Plasmid pIncAC-KP4898 contained a composite transposon of 25,716 bp (residues 139,120–156,252 and 1–8,583, G + C content: 57.7%) with four IS6 family transposase and 14 bp inverted repeats (TTTGCAACAGTGCC) at residues 152,072–152,086 and 8,569–8,583 (3′-flanking region) (Figure 4). Within this transposon lied a class 1 integron containing a 5′-conserved structure (CS) with int1 site-specific integrase, and five head-to-tail arranged gene cassettes consisting of the genes bla_{V IM-1}, aacA4 family aminoglycoside N(6′)-acetyltransferase gene, aminoglycoside O-phosphotransferase APH(3′)-XV encoding gene, ANT(3″) family aminoglycoside nucleotidyl transferase gene, type B-2 chloramphenicol O-acetyltransferase catB2 gene. The 3′-CS showed the qacED1-encoding gene, which confers resistance to quaternary ammonium compounds. The Tn3-like composite transposon included also the bla_{SHV -12} gene flanked by IS6 family transposases in inverted orientation, a macrolide 2′-phosphotransferase gene cluster consisting of macrolide 2′-phosphotransferase mph(A), transporter mfs and macrolide 2′-phosphotransferase I repressor A mphR genes, quinolone resistance pentapeptide repeat protein qnrA1 gene, and sulfonamide-resistant dihydropteroate synthase sul1 genes.

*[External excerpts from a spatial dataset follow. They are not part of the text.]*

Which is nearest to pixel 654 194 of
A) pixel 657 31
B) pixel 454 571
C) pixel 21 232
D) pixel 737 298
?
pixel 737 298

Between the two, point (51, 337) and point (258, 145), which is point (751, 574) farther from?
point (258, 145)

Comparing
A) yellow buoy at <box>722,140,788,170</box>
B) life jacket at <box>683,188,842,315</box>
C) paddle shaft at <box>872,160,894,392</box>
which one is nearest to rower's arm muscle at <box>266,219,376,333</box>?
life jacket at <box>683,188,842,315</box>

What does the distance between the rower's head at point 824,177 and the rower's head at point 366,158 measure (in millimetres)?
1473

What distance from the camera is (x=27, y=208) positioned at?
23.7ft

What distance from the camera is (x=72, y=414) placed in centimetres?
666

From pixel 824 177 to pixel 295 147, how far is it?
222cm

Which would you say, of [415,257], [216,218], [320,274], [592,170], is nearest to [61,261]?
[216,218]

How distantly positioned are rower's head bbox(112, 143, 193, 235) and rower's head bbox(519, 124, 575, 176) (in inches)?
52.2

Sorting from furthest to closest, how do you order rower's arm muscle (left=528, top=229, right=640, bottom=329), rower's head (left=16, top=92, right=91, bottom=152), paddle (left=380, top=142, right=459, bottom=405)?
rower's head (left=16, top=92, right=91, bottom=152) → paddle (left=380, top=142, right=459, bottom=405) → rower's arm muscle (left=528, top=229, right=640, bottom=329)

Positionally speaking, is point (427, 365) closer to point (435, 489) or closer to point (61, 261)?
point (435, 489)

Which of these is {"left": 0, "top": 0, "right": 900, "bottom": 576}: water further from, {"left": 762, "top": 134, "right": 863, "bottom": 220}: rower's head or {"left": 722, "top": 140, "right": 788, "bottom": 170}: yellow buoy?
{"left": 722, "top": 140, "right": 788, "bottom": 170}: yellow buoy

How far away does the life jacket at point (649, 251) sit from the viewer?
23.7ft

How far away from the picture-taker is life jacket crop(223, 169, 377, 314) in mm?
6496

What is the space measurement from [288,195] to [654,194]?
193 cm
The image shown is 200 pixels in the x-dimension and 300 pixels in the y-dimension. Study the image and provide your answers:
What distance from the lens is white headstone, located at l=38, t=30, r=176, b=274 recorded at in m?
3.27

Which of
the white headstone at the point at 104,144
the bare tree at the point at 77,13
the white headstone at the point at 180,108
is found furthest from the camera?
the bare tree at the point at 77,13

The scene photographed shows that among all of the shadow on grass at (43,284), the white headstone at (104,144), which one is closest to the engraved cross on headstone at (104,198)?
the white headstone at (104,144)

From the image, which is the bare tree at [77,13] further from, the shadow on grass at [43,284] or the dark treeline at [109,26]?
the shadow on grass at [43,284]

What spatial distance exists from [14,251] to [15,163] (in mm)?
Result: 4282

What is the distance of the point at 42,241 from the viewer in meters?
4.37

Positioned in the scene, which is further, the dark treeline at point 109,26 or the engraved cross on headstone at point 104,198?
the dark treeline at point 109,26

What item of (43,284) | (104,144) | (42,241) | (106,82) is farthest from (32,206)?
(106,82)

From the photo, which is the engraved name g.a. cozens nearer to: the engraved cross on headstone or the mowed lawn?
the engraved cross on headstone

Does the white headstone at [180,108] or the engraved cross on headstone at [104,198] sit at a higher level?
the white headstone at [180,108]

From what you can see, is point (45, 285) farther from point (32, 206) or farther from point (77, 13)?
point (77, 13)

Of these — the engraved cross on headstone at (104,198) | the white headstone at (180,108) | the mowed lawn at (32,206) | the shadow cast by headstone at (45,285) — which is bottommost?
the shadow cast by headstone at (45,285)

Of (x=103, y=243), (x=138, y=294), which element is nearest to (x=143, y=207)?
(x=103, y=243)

A mercury resistance gene clusters and trimethoprim-resistant dihydrofolate reductase dfrA14 gene were carried by pIncAC-KP4898 apart from the identified transposon region. In addition, 16 genes encoding transfer functions and a conjugative apparatus were found in pIncAC-KP4898, which indicated that the plasmid was self-conjugative (Figure 4 and Supplementary Table S3).